(PROMPT)
What's needed is a word-for-word retyping of the entries below, pictures omitted.

(MATERIAL SUPPLIED)
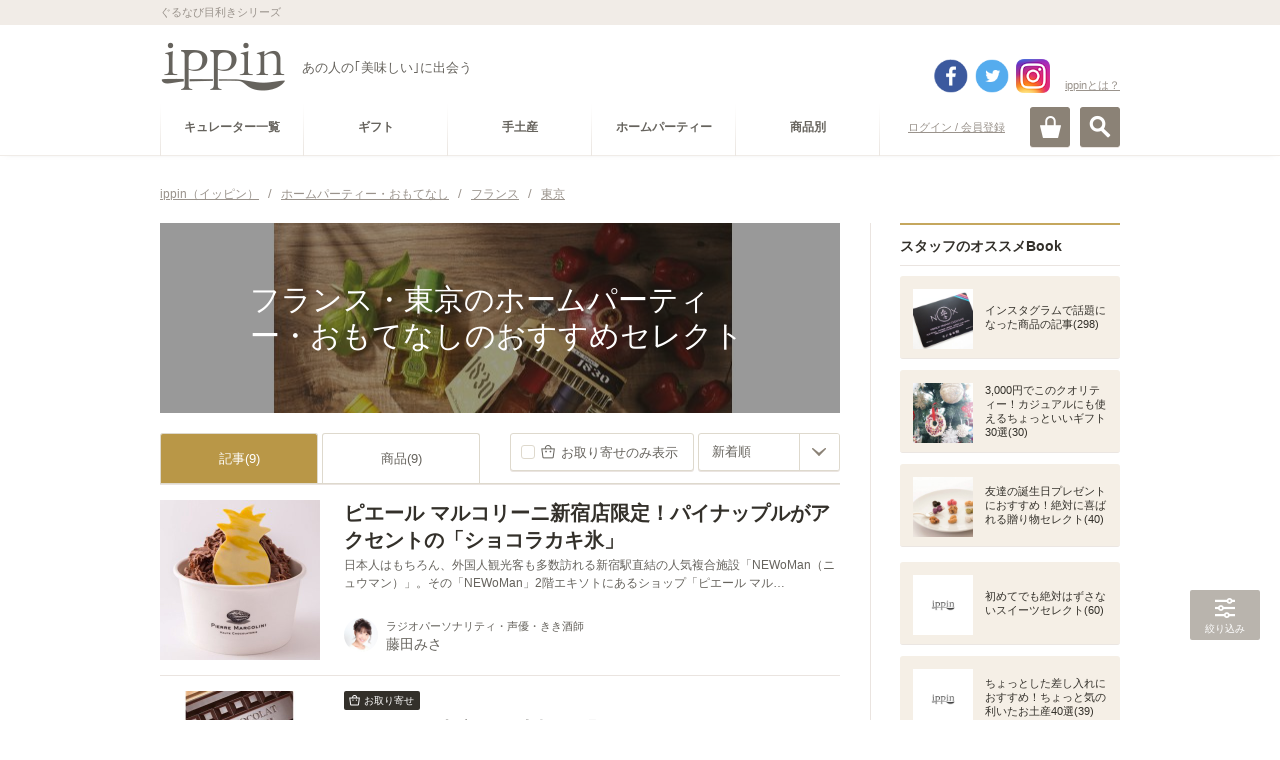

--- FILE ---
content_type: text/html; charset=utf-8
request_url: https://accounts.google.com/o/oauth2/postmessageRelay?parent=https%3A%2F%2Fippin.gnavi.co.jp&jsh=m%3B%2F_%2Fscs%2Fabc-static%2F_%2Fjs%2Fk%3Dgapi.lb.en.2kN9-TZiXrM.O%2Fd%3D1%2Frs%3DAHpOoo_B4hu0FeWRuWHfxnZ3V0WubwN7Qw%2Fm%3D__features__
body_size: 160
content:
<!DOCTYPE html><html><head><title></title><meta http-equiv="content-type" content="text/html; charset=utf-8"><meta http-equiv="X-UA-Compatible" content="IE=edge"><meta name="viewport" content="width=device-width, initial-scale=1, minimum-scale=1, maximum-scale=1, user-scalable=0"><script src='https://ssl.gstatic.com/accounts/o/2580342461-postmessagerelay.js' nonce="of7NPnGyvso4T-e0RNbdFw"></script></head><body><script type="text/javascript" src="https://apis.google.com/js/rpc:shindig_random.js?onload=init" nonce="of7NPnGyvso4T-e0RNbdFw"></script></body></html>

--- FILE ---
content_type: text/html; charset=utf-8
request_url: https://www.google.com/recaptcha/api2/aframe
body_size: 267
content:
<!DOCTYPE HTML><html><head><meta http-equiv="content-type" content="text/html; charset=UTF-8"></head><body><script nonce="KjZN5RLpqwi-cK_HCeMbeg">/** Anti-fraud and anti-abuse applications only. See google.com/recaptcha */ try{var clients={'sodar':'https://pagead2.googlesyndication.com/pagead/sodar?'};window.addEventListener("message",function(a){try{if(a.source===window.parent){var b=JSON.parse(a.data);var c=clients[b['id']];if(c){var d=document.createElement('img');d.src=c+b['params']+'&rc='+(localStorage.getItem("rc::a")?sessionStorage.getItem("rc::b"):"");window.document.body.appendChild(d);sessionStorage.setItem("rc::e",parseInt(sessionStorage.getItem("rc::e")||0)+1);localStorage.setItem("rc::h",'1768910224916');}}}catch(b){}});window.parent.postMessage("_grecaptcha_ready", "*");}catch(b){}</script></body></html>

(PROBLEM SOLUTION)
--- FILE ---
content_type: text/html; charset=utf-8
request_url: https://accounts.google.com/o/oauth2/postmessageRelay?parent=https%3A%2F%2Fippin.gnavi.co.jp&jsh=m%3B%2F_%2Fscs%2Fabc-static%2F_%2Fjs%2Fk%3Dgapi.lb.en.2kN9-TZiXrM.O%2Fd%3D1%2Frs%3DAHpOoo_B4hu0FeWRuWHfxnZ3V0WubwN7Qw%2Fm%3D__features__
body_size: 160
content:
<!DOCTYPE html><html><head><title></title><meta http-equiv="content-type" content="text/html; charset=utf-8"><meta http-equiv="X-UA-Compatible" content="IE=edge"><meta name="viewport" content="width=device-width, initial-scale=1, minimum-scale=1, maximum-scale=1, user-scalable=0"><script src='https://ssl.gstatic.com/accounts/o/2580342461-postmessagerelay.js' nonce="of7NPnGyvso4T-e0RNbdFw"></script></head><body><script type="text/javascript" src="https://apis.google.com/js/rpc:shindig_random.js?onload=init" nonce="of7NPnGyvso4T-e0RNbdFw"></script></body></html>

--- FILE ---
content_type: text/html; charset=utf-8
request_url: https://www.google.com/recaptcha/api2/aframe
body_size: 267
content:
<!DOCTYPE HTML><html><head><meta http-equiv="content-type" content="text/html; charset=UTF-8"></head><body><script nonce="KjZN5RLpqwi-cK_HCeMbeg">/** Anti-fraud and anti-abuse applications only. See google.com/recaptcha */ try{var clients={'sodar':'https://pagead2.googlesyndication.com/pagead/sodar?'};window.addEventListener("message",function(a){try{if(a.source===window.parent){var b=JSON.parse(a.data);var c=clients[b['id']];if(c){var d=document.createElement('img');d.src=c+b['params']+'&rc='+(localStorage.getItem("rc::a")?sessionStorage.getItem("rc::b"):"");window.document.body.appendChild(d);sessionStorage.setItem("rc::e",parseInt(sessionStorage.getItem("rc::e")||0)+1);localStorage.setItem("rc::h",'1768910224916');}}}catch(b){}});window.parent.postMessage("_grecaptcha_ready", "*");}catch(b){}</script></body></html>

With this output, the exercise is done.